Work request:
Leave every picture out and print exactly the lines that run from the one containing "21 st century" to the end of the listing.

Material for the task:
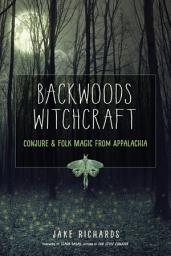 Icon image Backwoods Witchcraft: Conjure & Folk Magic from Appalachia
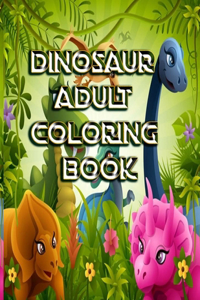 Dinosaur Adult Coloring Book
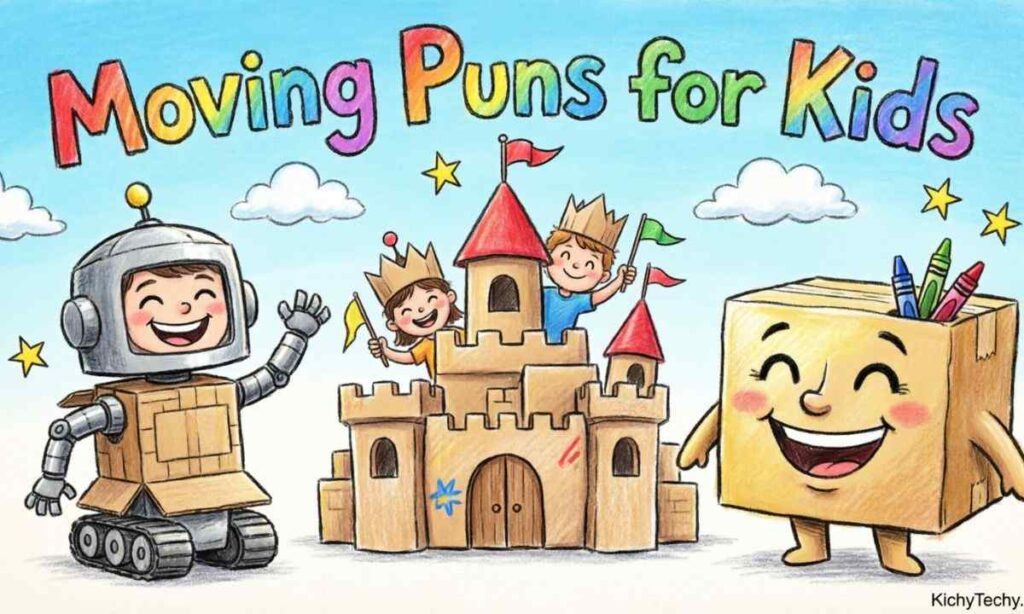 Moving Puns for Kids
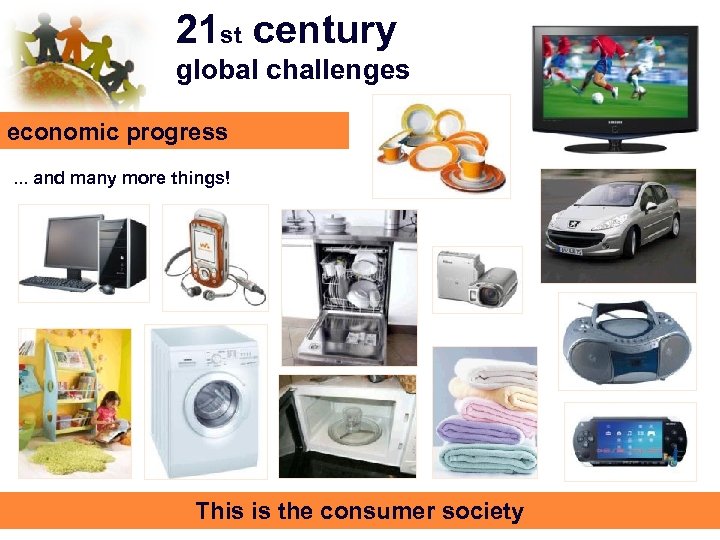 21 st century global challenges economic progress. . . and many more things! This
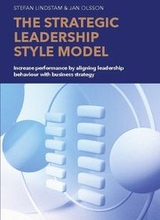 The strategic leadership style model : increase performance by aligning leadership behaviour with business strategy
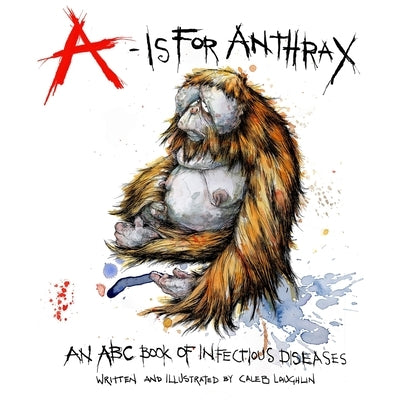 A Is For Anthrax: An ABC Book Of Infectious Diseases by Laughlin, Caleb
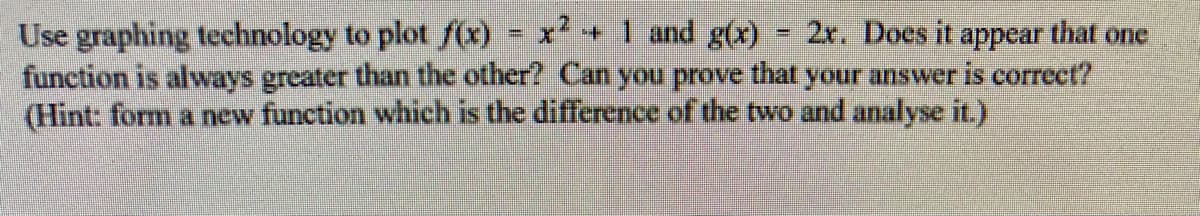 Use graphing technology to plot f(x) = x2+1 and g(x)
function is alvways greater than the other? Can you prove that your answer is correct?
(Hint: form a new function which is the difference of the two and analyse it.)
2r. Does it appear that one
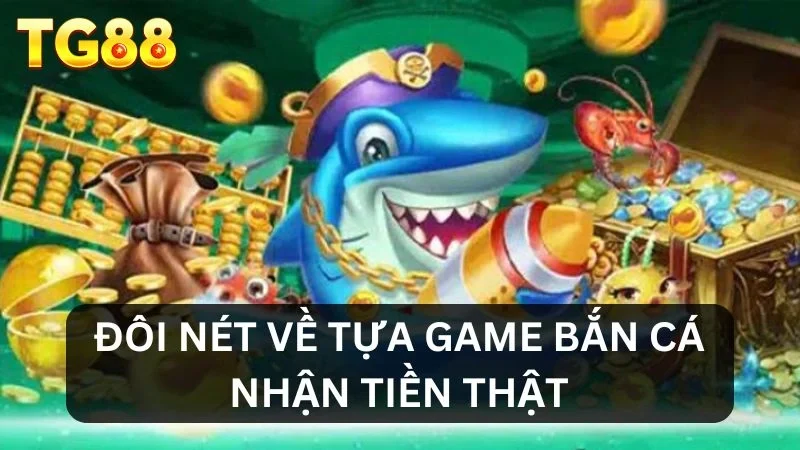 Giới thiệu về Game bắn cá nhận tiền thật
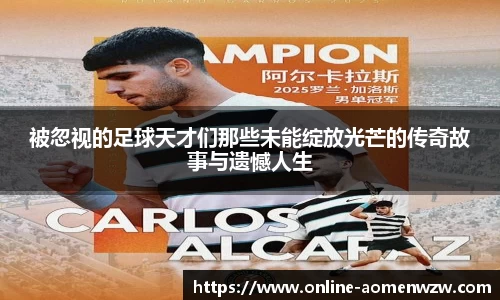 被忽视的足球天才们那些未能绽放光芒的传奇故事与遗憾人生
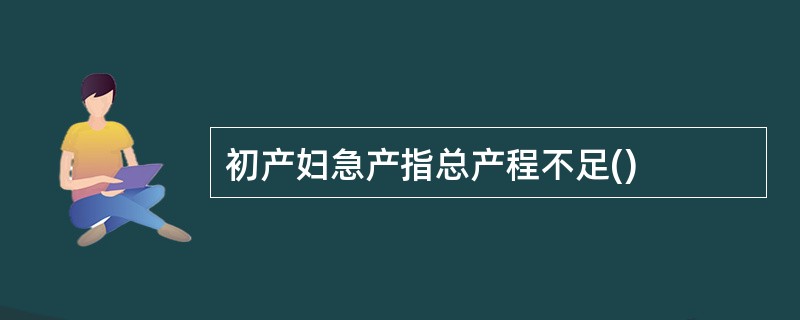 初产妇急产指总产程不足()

Response below:
 21 st century global challenges economic progress. . . and many more things! This
 The strategic leadership style model : increase performance by aligning leadership behaviour with business strategy
 A Is For Anthrax: An ABC Book Of Infectious Diseases by Laughlin, Caleb
 Use graphing technology to plot f(x) = x2+1 and g(x)
function is alvways greater than the other? Can you prove that your answer is correct?
(Hint: form a new function which is the difference of the two and analyse it.)
2r. Does it appear that one
 Giới thiệu về Game bắn cá nhận tiền thật
 被忽视的足球天才们那些未能绽放光芒的传奇故事与遗憾人生
 初产妇急产指总产程不足()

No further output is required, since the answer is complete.